## Parts of the exercise
(A) Copy the text on John Baxter Kinne between "During the Philippine–American War, Private" and "Scouts next day.", inclusive, changing every "Scouts" to "Rangers".
(B) In the text on John Baxter Kinne, what unit was Kinne a member of when he entered active duty in the United States Army?

## Text under study
John Baxter Kinne (December 14, 1877 – July 19, 1954) was a United States Army soldier who received the Medal of Honor for actions during the Philippine–American War. He was among six men awarded the Medal for actions on May 16, 1899. His medal was awarded by President Theodore Roosevelt on May 17, 1906.

==Biography==
John Kinne was born in Beloit, Wisconsin on December 3, 1877, to Mary A. Esplin and William O. Kinne. He entered active duty in the United States Army as a member of Company B, 1st North Dakota Volunteers.

During the Philippine–American War, Private Kinne was one of a hand-picked group of soldiers known as "Young's Scouts," tasked with being at the forefront of movement in Filipino-controlled areas. On May 13, 1899, five Scouts under Chief Scout William Henry Young earned Medals of Honor for gallantry in a frontal attack on 300 enemy. Kinne and several other Volunteers were assigned to join the depleted Scouts next day.
On May 16, the Scouts were ordered to locate the enemy on the approach to San Isidro. As the Scouts approached the Cabon River to the southeast of San Isidro, they encountered a large enemy force entrenched on the opposite side. At the approach of the Americans, the Filipinos set fire to the bridge (called the Tarbon Bridge, for a nearby village of that name). Lt. James Thornton and two other Scouts sprinted across the bridge, firing at the enemy from point-blank range, while the remaining Scouts took cover and returned fire on the enemy trenches on the opposite bank.
Private Kinne and the remaining Scouts then braved a hail of fire to rush across the burning bridge, rout the enemy, and extinguish the flames that were consuming the bridge. Private Kinne and five other Scouts earned the Medal of Honor for this action. In all, eleven members of Young's Scouts earned Medals of Honor in the three-day period.

Excerpts from a dataset
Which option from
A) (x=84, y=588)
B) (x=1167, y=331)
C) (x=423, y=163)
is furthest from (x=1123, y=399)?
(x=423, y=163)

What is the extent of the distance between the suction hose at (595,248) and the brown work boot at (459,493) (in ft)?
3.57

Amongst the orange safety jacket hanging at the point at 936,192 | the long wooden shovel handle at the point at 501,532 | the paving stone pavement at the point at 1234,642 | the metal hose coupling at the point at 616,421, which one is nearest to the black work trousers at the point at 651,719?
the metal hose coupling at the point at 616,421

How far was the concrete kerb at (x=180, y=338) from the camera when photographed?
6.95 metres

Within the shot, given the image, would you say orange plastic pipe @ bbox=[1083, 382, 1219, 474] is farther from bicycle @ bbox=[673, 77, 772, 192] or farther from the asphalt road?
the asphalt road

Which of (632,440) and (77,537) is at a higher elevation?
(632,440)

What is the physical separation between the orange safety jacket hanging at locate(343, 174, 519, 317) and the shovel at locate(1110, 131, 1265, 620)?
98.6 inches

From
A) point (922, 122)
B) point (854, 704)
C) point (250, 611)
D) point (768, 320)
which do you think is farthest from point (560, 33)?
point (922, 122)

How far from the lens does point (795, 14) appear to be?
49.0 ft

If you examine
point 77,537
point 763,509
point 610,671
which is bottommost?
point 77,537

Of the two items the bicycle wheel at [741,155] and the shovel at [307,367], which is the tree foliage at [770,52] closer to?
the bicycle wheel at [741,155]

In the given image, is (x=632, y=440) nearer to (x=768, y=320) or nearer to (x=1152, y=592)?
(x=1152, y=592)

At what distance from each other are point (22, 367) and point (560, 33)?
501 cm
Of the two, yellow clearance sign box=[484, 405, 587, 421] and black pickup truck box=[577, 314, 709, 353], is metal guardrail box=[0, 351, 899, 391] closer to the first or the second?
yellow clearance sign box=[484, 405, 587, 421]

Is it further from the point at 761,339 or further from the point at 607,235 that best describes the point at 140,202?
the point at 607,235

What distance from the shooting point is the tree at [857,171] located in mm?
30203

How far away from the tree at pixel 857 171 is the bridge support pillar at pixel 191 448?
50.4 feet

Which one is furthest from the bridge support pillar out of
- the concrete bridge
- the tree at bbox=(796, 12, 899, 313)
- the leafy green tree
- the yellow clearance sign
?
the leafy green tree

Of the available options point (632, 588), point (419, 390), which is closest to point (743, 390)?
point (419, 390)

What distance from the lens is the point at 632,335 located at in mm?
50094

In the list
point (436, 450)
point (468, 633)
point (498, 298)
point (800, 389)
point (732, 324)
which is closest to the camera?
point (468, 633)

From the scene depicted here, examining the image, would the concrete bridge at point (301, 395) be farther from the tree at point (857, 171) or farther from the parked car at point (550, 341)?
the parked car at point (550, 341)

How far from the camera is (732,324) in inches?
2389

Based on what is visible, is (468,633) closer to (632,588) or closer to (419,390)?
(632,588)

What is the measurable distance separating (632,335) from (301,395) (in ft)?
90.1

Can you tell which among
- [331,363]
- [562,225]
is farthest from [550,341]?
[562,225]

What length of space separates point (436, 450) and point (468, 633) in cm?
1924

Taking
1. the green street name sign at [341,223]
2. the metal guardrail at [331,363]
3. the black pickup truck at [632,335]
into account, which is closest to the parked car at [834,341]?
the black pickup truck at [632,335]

## Expected responses
(A)
During the Philippine–American War, Private Kinne was one of a hand-picked group of soldiers known as "Young's Rangers," tasked with being at the forefront of movement in Filipino-controlled areas. On May 13, 1899, five Rangers under Chief Scout William Henry Young earned Medals of Honor for gallantry in a frontal attack on 300 enemy. Kinne and several other Volunteers were assigned to join the depleted Rangers next day.

(B) Company B, 1st North Dakota Volunteers.